FILE PHOTO: People wearing masks walk at Myeongdong shopping district amid social distancing measures to avoid the spread of the coronavirus disease (COVID-19), in Seoul, South Korea, May 28, 2020. REUTERS/Kim Hong-Ji/File Photo

September 2, 2021

By Joori Roh

SEOUL (Reuters) – South Korea’s August consumer inflation stayed at a nine-year peak fuelled by a continued spike in prices of fresh food due to a heat wave and the rising cost of oil products, housing rental and other services.

The consumer price index (CPI) last month rose 2.6% from a year earlier, Statistics Korea said, unchanged from July and beating the 2.3% increase tipped in a Reuters survey.

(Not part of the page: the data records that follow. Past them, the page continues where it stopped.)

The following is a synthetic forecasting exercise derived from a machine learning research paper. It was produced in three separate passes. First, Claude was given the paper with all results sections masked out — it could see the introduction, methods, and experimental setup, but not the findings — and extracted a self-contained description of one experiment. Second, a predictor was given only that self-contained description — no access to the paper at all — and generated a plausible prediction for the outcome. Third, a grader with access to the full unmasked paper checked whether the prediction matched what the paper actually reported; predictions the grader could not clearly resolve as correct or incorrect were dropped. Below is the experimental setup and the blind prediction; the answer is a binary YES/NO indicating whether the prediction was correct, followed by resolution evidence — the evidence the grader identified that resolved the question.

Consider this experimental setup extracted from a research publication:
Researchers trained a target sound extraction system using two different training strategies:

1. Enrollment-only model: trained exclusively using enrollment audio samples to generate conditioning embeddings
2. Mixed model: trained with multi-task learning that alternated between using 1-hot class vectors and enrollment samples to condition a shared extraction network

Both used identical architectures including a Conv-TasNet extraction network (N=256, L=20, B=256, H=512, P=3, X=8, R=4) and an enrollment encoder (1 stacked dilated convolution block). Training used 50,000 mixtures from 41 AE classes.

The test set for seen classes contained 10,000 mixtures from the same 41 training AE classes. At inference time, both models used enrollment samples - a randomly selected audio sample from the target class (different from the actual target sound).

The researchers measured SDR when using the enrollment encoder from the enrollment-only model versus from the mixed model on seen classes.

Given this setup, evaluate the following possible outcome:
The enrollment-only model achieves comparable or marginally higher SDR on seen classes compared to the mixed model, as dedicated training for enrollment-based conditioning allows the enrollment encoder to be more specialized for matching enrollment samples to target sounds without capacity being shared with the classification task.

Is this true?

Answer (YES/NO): NO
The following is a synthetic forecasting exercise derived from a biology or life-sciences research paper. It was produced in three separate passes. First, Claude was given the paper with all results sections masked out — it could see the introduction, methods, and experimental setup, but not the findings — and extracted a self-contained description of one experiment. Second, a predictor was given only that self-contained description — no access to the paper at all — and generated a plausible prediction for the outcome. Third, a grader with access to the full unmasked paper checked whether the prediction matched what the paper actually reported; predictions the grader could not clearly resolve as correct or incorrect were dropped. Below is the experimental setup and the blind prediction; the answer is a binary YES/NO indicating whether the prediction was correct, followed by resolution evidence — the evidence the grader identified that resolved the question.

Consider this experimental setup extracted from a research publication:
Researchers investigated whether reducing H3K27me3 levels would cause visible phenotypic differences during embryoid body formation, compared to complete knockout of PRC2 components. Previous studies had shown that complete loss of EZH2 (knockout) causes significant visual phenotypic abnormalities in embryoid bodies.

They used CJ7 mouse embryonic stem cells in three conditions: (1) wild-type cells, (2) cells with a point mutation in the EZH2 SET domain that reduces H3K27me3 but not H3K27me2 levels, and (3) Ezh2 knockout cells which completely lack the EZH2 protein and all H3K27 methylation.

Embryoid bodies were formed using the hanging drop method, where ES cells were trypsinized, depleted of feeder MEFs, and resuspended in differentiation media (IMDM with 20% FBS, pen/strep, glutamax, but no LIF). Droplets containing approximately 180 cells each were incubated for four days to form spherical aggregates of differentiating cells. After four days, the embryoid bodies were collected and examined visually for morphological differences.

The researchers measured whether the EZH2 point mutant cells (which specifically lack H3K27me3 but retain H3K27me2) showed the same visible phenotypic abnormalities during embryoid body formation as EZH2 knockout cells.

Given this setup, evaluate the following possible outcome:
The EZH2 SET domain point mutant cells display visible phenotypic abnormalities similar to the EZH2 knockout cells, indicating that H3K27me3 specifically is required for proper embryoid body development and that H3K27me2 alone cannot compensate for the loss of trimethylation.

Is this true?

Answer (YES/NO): NO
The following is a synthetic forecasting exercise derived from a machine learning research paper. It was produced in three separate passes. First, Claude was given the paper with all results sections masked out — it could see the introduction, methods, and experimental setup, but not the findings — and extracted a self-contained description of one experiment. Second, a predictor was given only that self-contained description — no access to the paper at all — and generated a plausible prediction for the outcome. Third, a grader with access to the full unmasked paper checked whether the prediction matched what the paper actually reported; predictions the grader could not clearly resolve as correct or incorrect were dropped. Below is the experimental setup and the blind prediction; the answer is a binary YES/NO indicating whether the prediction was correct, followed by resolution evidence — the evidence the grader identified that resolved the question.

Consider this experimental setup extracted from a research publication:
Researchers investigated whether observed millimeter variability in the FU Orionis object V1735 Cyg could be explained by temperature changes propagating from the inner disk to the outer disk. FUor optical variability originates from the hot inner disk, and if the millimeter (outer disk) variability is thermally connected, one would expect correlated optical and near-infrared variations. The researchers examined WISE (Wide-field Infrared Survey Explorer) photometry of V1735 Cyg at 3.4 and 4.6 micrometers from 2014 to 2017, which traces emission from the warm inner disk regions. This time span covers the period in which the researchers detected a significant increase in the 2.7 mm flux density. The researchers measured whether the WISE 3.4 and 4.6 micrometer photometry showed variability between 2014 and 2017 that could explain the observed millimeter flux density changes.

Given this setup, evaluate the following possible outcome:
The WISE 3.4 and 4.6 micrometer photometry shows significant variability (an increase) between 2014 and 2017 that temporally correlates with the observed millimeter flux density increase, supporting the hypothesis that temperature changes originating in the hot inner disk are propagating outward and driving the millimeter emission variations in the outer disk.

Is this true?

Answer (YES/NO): NO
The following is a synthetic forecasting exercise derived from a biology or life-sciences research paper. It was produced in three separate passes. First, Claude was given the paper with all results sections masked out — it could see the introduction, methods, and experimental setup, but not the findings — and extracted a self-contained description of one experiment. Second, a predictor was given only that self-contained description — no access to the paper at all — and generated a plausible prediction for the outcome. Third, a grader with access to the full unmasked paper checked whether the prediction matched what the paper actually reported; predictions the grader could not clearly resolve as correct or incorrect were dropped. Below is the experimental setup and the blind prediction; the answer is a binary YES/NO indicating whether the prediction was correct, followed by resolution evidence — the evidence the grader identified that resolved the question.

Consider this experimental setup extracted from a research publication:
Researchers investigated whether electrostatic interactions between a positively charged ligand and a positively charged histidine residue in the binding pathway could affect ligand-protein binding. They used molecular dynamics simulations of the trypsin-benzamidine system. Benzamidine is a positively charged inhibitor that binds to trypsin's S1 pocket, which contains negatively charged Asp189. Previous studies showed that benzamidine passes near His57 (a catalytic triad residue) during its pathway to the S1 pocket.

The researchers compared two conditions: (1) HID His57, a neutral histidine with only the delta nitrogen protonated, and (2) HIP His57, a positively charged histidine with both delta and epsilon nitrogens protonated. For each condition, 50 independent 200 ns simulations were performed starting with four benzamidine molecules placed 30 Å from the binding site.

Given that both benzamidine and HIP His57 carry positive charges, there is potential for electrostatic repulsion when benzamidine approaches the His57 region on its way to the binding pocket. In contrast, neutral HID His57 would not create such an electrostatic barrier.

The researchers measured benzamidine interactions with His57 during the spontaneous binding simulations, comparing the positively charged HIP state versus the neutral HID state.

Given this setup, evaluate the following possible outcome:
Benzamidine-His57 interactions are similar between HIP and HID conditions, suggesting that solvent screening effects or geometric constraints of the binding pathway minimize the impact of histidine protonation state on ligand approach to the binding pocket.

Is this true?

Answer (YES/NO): NO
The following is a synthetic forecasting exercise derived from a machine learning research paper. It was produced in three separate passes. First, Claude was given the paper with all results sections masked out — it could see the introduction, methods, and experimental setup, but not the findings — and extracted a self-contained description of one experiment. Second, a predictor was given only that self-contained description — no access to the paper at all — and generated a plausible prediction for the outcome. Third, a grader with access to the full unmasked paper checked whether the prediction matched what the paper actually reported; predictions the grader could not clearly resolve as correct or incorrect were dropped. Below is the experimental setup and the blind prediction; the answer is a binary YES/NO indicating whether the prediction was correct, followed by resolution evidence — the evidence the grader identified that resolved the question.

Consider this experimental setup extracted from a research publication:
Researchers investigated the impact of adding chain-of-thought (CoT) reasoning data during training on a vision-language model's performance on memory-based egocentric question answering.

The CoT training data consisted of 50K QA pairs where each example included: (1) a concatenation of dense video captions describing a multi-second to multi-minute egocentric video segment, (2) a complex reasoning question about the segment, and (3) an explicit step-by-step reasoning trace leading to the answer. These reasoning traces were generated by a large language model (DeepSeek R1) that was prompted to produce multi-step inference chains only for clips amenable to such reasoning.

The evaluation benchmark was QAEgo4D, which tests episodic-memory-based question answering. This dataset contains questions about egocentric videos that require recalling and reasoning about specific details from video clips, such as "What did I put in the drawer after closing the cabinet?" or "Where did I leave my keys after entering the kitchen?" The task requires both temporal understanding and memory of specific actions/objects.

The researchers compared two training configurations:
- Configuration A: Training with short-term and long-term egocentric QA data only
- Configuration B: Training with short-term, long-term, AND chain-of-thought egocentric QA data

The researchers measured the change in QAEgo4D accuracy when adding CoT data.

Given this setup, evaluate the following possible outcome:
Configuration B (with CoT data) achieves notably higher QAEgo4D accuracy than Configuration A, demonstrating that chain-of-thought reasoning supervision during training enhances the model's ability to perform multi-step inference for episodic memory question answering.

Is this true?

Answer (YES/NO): YES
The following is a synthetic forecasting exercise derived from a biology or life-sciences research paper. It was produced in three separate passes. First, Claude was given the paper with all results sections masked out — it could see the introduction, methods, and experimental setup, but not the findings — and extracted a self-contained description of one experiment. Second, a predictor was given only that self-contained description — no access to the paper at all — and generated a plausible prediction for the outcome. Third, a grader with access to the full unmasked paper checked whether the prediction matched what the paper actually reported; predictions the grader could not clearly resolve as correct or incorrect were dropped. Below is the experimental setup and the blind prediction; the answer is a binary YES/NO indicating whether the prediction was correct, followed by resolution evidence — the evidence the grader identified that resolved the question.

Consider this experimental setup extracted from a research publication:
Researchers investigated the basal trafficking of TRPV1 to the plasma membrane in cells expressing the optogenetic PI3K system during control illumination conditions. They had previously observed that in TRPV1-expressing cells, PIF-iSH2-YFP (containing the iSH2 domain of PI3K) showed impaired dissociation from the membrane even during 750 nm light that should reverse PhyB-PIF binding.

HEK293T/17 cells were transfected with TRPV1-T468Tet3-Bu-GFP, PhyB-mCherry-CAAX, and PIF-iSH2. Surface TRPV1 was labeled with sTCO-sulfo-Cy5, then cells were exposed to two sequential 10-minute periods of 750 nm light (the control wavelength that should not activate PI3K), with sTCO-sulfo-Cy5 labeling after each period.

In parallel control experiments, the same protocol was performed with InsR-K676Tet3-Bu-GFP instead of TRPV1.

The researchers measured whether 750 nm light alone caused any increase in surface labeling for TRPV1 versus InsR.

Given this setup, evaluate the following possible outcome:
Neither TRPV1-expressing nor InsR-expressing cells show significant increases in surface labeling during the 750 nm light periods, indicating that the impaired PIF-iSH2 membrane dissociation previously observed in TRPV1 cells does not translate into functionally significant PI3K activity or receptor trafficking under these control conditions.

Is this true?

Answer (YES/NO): NO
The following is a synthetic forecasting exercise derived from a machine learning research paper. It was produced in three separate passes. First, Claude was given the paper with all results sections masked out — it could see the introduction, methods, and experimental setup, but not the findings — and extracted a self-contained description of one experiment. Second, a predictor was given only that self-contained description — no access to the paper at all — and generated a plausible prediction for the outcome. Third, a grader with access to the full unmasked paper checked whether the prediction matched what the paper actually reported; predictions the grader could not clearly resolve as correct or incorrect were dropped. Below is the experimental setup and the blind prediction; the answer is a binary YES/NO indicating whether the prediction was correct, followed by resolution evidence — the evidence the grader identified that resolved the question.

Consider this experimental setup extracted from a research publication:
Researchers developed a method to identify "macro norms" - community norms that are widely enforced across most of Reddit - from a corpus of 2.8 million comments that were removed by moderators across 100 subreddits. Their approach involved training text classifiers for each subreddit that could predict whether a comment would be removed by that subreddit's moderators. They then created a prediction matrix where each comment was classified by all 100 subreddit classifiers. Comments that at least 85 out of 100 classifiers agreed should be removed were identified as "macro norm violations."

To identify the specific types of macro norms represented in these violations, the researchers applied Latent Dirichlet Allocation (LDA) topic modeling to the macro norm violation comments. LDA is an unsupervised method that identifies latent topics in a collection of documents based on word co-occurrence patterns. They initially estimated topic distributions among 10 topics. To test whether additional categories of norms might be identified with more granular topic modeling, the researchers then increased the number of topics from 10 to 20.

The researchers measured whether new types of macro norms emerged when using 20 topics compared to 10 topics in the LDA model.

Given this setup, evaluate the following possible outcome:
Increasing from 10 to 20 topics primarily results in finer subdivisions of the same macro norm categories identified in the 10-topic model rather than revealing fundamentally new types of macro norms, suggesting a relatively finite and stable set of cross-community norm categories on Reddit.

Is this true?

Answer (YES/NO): NO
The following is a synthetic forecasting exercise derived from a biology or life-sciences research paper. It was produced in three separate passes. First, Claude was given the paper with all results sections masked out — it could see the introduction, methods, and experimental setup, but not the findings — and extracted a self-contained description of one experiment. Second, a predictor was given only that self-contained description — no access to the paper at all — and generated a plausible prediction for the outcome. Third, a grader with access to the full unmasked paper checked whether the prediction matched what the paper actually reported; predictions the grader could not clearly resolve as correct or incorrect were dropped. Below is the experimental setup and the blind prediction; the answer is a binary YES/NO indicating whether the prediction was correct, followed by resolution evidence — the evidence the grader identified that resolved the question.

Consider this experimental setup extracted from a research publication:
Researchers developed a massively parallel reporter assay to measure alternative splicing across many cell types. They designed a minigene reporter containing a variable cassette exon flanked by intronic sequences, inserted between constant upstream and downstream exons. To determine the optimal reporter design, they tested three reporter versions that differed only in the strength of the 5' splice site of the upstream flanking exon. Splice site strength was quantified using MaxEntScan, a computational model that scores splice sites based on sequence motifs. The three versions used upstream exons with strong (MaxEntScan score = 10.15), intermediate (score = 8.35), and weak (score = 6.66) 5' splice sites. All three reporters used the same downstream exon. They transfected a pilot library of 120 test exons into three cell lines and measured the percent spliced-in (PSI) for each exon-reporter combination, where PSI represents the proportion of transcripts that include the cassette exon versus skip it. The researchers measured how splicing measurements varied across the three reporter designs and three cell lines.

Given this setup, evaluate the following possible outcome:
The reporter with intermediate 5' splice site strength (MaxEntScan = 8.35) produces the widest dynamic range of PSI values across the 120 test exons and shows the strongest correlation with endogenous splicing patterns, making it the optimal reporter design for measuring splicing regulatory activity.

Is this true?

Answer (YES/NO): NO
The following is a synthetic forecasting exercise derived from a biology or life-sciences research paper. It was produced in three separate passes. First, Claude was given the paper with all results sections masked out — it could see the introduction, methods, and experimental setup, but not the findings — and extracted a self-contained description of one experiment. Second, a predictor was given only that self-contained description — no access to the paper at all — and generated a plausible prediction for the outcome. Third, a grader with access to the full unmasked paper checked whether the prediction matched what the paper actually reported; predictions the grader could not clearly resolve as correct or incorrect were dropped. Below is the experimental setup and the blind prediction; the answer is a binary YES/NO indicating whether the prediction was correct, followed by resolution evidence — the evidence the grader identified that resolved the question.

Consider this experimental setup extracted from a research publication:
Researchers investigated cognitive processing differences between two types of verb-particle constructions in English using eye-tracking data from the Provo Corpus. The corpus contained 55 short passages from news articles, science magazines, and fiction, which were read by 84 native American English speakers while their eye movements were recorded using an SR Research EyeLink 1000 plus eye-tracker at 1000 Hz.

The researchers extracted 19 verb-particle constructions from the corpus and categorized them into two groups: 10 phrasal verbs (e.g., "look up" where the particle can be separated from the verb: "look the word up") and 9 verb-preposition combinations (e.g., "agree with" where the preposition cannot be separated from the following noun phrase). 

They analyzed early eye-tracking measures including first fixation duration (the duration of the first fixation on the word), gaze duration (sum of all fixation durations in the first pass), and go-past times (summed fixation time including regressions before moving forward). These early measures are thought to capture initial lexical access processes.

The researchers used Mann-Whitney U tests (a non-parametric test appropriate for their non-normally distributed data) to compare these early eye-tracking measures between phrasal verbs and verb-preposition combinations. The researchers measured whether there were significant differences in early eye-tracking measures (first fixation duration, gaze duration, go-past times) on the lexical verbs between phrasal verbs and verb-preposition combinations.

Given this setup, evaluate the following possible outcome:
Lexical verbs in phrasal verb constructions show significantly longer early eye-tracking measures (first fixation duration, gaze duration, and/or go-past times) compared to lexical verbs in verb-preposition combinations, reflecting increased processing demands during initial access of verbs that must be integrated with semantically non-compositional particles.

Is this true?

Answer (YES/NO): NO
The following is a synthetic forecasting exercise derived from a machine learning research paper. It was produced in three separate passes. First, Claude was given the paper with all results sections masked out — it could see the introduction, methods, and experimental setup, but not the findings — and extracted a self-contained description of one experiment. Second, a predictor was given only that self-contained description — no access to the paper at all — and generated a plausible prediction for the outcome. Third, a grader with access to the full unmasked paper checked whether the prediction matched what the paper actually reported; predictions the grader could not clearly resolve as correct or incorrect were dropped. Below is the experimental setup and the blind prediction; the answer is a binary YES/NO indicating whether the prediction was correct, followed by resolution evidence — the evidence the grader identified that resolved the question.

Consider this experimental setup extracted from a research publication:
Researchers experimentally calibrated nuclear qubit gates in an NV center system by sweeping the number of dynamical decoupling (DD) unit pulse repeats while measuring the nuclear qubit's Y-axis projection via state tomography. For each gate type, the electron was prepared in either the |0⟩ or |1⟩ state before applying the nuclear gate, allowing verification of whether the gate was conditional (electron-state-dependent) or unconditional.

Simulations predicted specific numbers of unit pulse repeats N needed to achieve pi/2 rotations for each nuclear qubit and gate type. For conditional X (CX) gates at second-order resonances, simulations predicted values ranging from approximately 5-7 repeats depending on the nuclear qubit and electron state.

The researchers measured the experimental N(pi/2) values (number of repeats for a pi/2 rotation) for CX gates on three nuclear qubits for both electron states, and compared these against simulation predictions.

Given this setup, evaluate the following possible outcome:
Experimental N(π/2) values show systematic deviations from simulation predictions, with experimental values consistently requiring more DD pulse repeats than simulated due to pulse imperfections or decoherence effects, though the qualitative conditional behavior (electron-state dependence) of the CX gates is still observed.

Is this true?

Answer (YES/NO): NO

The 2.6% rise was first seen in May, when inflation marked the fastest pace since April 2012, and continued to stay above the central bank’s 2% target for a fifth straight month.

Thursday’s data comes a week after the Bank of Korea raised its policy rate for the first time in almost three years, becoming the first major Asian central bank to shift away from pandemic-era monetary settings as ballooning consumer debt created new threats for the economy.

Breakdown of data showed continued price surge for agricultural and oil products towed the inflation, with housing rental costs and dining and other services costs further adding to the boost.

The cost of agricultural, livestock and fisheries and petroleum products jumped 7.8% and 21.6%, respectively, while that of housing rentals and dining rose 1.6% and 2.8% each.

Month-on-month CPI rose 0.6%, the best reading since January and accelerating from 0.2% in July. Economists had forecast a 0.3% increase.

Meanwhile, core CPI rose 1.3% year-on-year, marking the fastest growth since June 2018 and up from a 1.2% rise in July.

The BOK pushed up its inflation projection for 2021 to 2.1% from 1.8% previously, and sees it standing at 1.5% for the whole of 2022.

In the Reuters poll published last week, all 18 analysts who gave end-2022 forecasts saw further rate hikes next year, with a slim majority of 10 predicting the base rate at 1.25% by end of next year.